L'evento

La giornata della memoria a Lugano

Le testimonianze del professore Sergio Della Pergola e la sopravvissuta Edith Bruck
Red. Online
27.01.2026 21:12

Si è svolta questa sera a Lugano la commemorazione della Giornata internazionale della memoria, a ricordo dei sei milioni di ebrei trucidati nei campi di sterminio nazisti durante la Seconda Guerra Mondiale. All’evento, organizzato dall’associazione Svizzera-Israele, sezione Ticino, hanno assistito oltre duecento persone.

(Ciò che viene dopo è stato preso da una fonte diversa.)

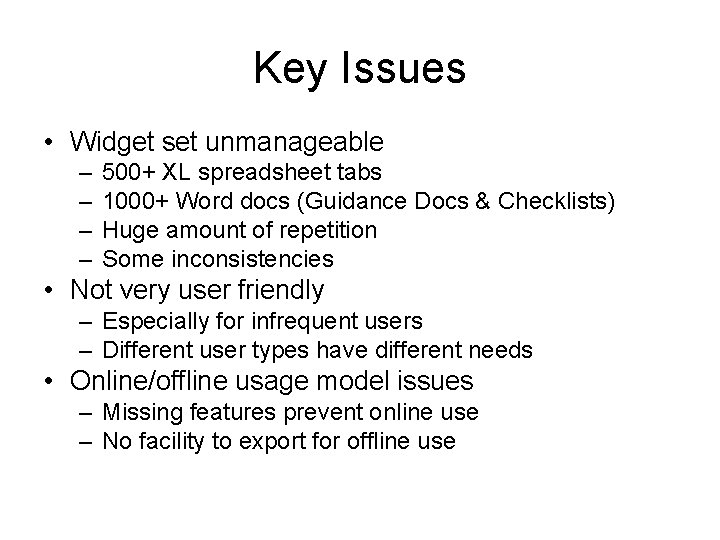 Key Issues

• Widget set unmanageable
– 500+ XL spreadsheet tabs
– 1000+ Word docs (Guidance Docs & Checklists)
– Huge amount of repetition
– Some inconsistencies
• Not very user friendly
– Especially for infrequent users
– Different user types have different needs
• Online/offline usage model issues
– Missing features prevent online use
– No facility to export for offline use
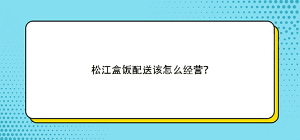 松江盒饭配送该怎么经营?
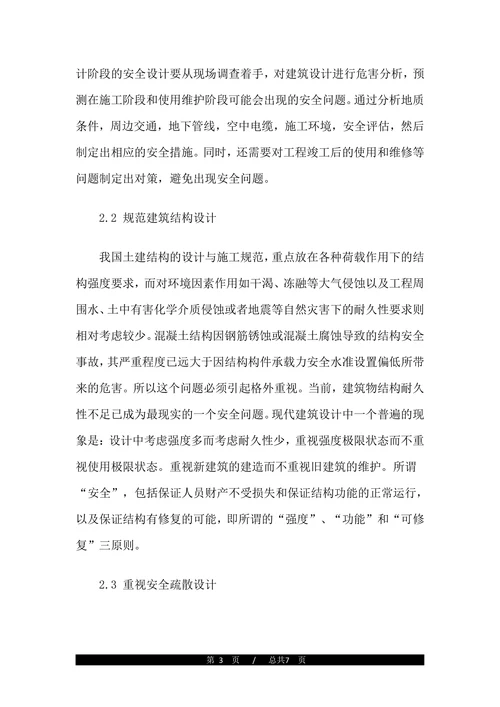 计阶段的安全设计要从现场调查着手，对建筑设计进行危害分析，预测在施工阶段和使用维护阶段可能会出现的安全问题。通过分析地质条件，周边交通，地下管线，空中电缆，施工环境，安全评估，然后制定出相应的安全措施。同时，还需要对工程竣工后的使用和维修等问题制定出对策，避免出现安全问题。

2.2 规范建筑结构设计

我国土建结构的设计与施工规范，重点放在各种荷载作用下的结构强度要求，而对环境因素作用如干渴、冻融等大气侵蚀以及工程周围水、土中有害化学介质侵蚀或者地震等自然灾害下的耐久性要求则相对考虑较少。混凝土结构因钢筋锈蚀或混凝土腐蚀导致的结构安全事故，其严重程度已远大于因结构构件承载力安全水准设置偏低所带来的危害。所以这个问题必须引起格外重视。当前，建筑物结构耐久性不足已成为最现实的一个安全问题。现代建筑设计中一个普遍的现象是：设计中考虑强度多而考虑耐久性少，重视强度极限状态而不重视使用极限状态。重视新建筑的建造而不重视旧建筑的维护。所谓“安全”，包括保证人员财产不受损失和保证结构功能的正常运行，以及保证结构有修复的可能，即所谓的“强度”、“功能”和“可修复”三原则。

2.3 重视安全疏散设计

第 3 页 / 总共7 页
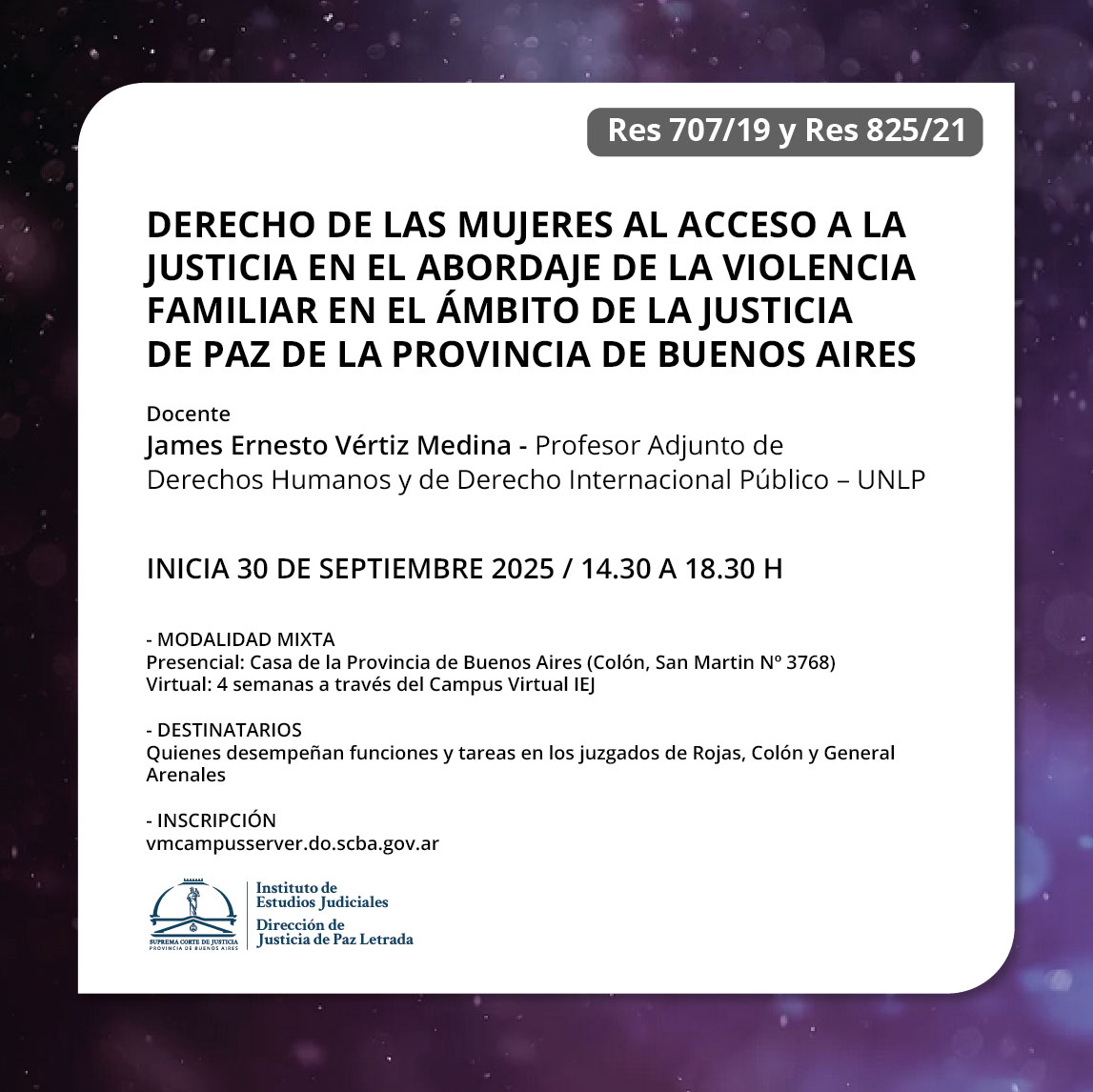 Res 707/19 y Res 825/21

DERECHO DE LAS MUJERES AL ACCESO A LA JUSTICIA EN EL ABORDAJE DE LA VIOLENCIA FAMILIAR EN EL ÁMBITO DE LA JUSTICIA DE PAZ DE LA PROVINCIA DE BUENOS AIRES

Docente
James Ernesto Vértiz Medina - Profesor Adjunto de Derechos Humanos y de Derecho Internacional Público – UNLP

INICIA 30 DE SEPTIEMBRE 2025 / 14.30 A 18.30 H

- MODALIDAD MIXTA
Presencial: Casa de la Provincia de Buenos Aires (Colón, San Martin Nº 3768)
Virtual: 4 semanas a través del Campus Virtual IEJ

- DESTINATARIOS
Quienes desempeñan funciones y tareas en los juzgados de Rojas, Colón y General Arenales

- INSCRIPCIÓN
vmcampusserver.do.scba.gov.ar

SUPREMA CORTE DE JUSTICIA
PROVINCIA DE BUENOS AIRES

Instituto de Estudios Judiciales
Dirección de Justicia de Paz Letrada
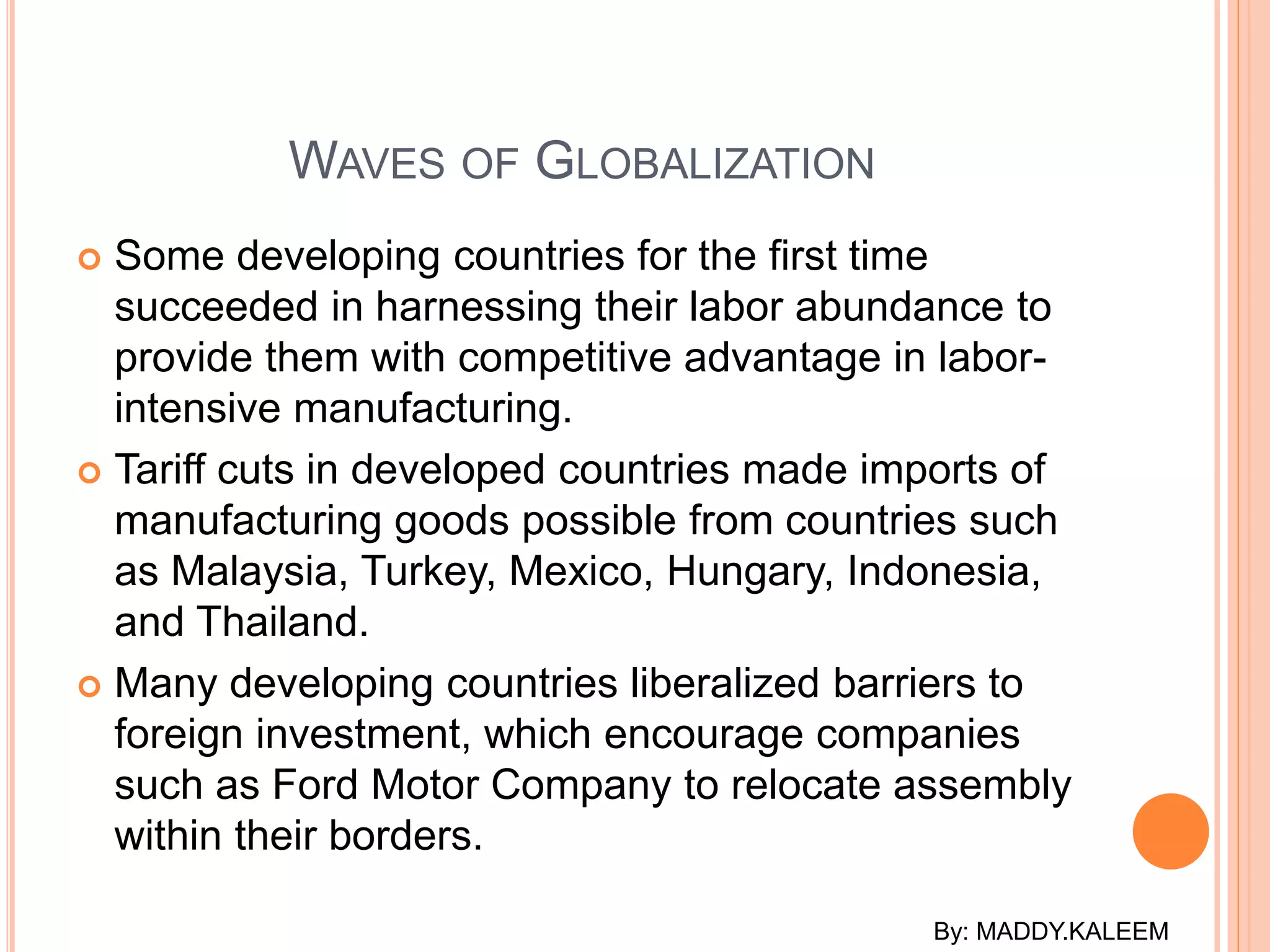 WAVES OF GLOBALIZATION

Some developing countries for the first time succeeded in harnessing their labor abundance to provide them with competitive advantage in labor-intensive manufacturing.

Tariff cuts in developed countries made imports of manufacturing goods possible from countries such as Malaysia, Turkey, Mexico, Hungary, Indonesia, and Thailand.

Many developing countries liberalized barriers to foreign investment, which encourage companies such as Ford Motor Company to relocate assembly within their borders.

By: MADDY.KALEEM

La serata, aperta da Carlo Scribani Rossi, è proseguita con il saluto del consigliere nazionale e municipale di Lugano Lorenzo Quadri. Dopo l’esecuzione degli inni della Svizzera e di Israele, si è passati alla parte degli interventi, mediati dal giornalista Sergio Savoia. Ospite d’eccezione il professor Sergio Della Pergola, ex docente dell’Università ebraica di Gerusalemme, uno dei massimi esperti di antisemitismo e di demografia della popolazione ebraica. Il professor Della Pergola ha posto l’accento sul crescente antisemitismo che si sta diffondendo in tutto il mondo, compresa la Svizzera, illustrando sondaggi che mostrano quanto sia crescente l’odio verso gli ebrei. Ma c’è una speranza di pace? «Per fare la pace – ha detto fra l’altro Della Pergola - bisogna essere in due. E il 7 ottobre ha complicato le cose».

Dopo brevi intervalli musicali, secondo intervento, in collegamento video, da parte della signora Edith Bruck, 94 anni, di origine ungherese, deportata nei campi di sterminio e sopravvissuta. Cavaliere di Gran Croce dell’Ordine al merito della Repubblica Italiana e dell’Ordine al merito della Repubblica Federale di Germania, è ormai una delle ultime testimoni dell’Olocausto. «Viviamo in un mondo di odio. Se vogliamo creare un minimo di clima di pace, dobbiamo cercare di avvicinare i due popoli. Vedo bandiere palestinesi ovunque. Ma se chiedi a un giovane che manifesta per i palestinesi perché lo fa, ti risponde che non lo sa. Io mi chiedo, se si vuole veramente la pace perché non mettere anche la bandiera di Israele». Come risolvere la situazione? «Bisogna parlare ai giovani. Io vado nelle scuole da sessant’anni e vedo che è importante parlare ai giovani e cerco di alimentare il bene che c’è dentro ognuno di noi».